CHANT: Again, one of my sources, Dean Peterson, who's worked on super-conducting magnets and Maglev trains at Los Alamos National Laboratory, when I spoke with him about this, that was one of the things he raised, is that the half a millimeter to 1.3 millimeters of lift that these air cushions would provide is a really tight tolerance. So you'd have to make sure that you're welds are incredibly precise and that your tubes are manufactured to a very exacting standard. If we want to...

LICHTMAN: Is there - go ahead.

CHANT: I was going to say, if we want to compare this to, say, what Maglev trains run at, generally they run between one centimeter and 10 centimeters of clearance from their track, which still sounds tight but it's obviously orders of magnitude more margin for error there.

LICHTMAN: Has this conversation prompted anyone to step in, and do you get the sense that this is going to happen or could happen?

CHANT: I get the sense that this very well could happen. A lot of people are very excited about this. And whether anyone actually steps up and does it, that's another matter. This is going to be very expensive to build, even on kind of a large scale prototype sort of situation. And so I think Elon Musk may find himself fulfilling his second partial promise in saying that, you know, maybe in five years he'll step in and build the full scale working prototype to show that it can be done.

LICHTMAN: You know what's amazed me about this news, is just how interested the public seems to be in it. It's really captured people's imaginations. I mean, it sounds really cool but I think people also have gotten onboard. Have you noticed that?

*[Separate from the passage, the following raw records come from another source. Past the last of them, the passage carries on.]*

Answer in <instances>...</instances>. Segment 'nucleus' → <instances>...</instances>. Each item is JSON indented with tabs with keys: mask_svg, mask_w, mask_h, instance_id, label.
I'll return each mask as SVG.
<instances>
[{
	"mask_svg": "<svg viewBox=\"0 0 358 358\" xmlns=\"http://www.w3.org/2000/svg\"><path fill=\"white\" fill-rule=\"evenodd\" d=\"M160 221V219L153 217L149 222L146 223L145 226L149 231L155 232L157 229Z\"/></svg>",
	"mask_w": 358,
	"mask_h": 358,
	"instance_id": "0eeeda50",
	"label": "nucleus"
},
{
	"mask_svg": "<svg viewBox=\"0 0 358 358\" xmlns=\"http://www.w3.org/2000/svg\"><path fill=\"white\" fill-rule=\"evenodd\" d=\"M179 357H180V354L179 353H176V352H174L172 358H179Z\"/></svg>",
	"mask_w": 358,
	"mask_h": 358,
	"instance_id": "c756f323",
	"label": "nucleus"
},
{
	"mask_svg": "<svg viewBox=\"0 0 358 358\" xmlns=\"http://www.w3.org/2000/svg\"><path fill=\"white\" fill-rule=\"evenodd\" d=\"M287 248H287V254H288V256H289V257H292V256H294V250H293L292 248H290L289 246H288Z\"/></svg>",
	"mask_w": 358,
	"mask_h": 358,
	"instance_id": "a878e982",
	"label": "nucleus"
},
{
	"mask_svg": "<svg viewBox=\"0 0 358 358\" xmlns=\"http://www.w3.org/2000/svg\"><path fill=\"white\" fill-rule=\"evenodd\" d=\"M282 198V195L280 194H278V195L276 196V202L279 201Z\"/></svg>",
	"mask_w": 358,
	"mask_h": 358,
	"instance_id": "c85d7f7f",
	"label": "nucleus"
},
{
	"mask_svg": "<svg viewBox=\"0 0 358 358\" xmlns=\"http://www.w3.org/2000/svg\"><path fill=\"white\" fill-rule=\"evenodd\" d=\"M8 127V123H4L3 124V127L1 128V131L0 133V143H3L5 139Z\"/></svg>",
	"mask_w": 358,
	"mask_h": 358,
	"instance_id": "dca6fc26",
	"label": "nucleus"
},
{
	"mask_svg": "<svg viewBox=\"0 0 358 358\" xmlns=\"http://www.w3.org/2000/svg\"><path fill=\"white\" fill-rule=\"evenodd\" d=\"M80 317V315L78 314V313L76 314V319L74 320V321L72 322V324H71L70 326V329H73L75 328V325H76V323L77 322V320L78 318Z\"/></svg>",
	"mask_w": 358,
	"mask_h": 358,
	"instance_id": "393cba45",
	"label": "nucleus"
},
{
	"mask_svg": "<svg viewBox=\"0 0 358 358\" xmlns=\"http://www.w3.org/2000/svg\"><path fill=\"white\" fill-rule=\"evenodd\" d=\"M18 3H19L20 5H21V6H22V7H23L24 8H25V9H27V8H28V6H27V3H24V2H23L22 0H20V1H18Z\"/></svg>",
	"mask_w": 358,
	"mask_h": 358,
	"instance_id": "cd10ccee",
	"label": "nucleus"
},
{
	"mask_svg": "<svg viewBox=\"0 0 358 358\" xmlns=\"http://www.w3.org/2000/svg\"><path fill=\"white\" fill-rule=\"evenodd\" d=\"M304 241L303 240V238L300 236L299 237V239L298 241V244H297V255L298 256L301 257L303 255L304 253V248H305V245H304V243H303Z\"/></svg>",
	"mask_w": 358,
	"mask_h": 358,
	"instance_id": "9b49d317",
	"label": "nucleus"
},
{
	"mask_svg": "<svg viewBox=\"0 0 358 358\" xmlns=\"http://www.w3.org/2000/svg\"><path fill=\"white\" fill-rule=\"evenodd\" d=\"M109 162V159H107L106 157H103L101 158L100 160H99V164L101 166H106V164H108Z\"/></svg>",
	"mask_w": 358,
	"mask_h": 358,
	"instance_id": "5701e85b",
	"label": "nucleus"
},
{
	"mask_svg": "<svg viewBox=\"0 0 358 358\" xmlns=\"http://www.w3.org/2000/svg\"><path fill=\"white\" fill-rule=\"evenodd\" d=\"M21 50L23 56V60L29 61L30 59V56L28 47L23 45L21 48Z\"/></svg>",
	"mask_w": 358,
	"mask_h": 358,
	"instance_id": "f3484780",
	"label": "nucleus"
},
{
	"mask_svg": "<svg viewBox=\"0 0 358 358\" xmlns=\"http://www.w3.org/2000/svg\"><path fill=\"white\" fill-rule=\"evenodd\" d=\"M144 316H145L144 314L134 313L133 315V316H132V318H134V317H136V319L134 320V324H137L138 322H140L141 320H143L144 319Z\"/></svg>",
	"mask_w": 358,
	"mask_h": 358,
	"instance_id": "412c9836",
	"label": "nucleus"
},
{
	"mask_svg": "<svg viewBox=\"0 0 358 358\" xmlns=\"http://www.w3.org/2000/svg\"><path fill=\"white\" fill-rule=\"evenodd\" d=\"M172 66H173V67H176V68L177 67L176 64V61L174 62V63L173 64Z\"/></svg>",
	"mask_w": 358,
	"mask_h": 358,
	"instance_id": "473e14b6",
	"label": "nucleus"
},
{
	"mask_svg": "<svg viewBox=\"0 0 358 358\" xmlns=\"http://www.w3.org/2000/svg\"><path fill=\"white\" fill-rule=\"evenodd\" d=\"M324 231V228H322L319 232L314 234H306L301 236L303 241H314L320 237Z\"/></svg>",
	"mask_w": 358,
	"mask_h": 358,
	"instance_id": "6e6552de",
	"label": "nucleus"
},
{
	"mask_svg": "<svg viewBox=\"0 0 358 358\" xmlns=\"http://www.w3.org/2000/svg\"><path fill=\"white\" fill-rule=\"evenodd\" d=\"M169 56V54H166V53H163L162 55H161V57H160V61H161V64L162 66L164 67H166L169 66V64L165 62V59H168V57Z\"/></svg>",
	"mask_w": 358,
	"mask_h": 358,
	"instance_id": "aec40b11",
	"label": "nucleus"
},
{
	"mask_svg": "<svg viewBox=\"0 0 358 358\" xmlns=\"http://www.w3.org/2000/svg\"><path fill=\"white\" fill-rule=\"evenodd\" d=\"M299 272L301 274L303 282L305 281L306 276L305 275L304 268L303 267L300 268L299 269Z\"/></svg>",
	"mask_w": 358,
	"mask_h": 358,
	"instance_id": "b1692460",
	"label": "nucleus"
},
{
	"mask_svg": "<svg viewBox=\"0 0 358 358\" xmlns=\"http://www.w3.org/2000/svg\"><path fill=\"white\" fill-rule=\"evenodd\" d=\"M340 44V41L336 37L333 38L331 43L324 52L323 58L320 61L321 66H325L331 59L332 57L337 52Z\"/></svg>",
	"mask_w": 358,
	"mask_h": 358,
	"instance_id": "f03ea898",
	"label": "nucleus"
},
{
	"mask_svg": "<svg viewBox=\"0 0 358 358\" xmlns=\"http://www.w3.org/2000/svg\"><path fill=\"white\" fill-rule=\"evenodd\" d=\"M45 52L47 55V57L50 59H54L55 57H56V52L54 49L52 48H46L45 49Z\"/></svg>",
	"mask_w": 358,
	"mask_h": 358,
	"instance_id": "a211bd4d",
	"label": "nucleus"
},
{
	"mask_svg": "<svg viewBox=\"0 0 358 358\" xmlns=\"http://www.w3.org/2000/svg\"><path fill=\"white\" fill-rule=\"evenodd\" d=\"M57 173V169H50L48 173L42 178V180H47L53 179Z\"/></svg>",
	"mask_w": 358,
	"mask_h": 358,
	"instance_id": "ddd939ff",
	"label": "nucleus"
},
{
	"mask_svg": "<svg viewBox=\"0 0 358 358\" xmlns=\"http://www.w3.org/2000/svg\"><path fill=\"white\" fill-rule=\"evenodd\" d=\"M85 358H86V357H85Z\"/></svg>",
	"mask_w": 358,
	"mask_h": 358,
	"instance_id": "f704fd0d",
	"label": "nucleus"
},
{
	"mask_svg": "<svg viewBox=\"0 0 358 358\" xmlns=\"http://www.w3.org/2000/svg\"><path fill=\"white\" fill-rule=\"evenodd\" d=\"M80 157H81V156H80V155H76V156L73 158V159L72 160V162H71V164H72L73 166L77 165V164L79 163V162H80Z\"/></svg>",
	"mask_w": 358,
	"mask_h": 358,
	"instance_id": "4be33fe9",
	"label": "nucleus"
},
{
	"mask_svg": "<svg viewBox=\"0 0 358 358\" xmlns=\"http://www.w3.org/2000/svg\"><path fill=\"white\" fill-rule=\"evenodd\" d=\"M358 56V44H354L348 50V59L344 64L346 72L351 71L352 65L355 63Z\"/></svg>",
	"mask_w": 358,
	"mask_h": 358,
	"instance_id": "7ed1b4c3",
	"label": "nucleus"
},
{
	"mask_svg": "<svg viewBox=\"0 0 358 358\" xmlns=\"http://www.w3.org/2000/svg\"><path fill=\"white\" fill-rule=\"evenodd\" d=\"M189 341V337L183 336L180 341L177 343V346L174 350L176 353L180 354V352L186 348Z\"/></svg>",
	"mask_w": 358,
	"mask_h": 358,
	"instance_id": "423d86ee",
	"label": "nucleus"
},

CHANT: Yes. I think it sparked a really interesting conversation. You know, a lot of times when you bring up high speed rail in this country, it kind of evokes a divisive mood in people. Some people are very much for it, others very much against it. And this, this is something that's kind of futuristicy(ph). And of course, Musk being a salesman knew that attaching a low price tag to it would help it get some traction in the media, I'm sure.

And I think that - I think that people are really intrigued by the idea. Again, it's kind of that Jetsons sort of feel that you had in the introduction. And I think that's right. It's the concept of sitting down in a tube and then getting essentially shot down that tube and being hundreds of miles away in a half an hour. It's got very much the feel of the future about it.

LICHTMAN: Yeah, it does. And he said it would be only for $20, right?

CHANT: He did, although if you look closely at his - at the proposal that he put forth, the $20 I believe only recoups the initial capital costs, so the $6 billion that he put out there. So of course if it goes over cost, you know, that projection's out the window. And the six billion is amortized over 20 years, so he's allowing himself two decades to get paid back for the $6 billion outlay. But what it doesn't include are things like maintenance or operational costs.

LICHTMAN: Well, that's where we have to leave it. Thank you so much for joining us today.

CHANT: Thanks for having me.

LICHTMAN: Tim De Chant is senior digital editor at NOVA.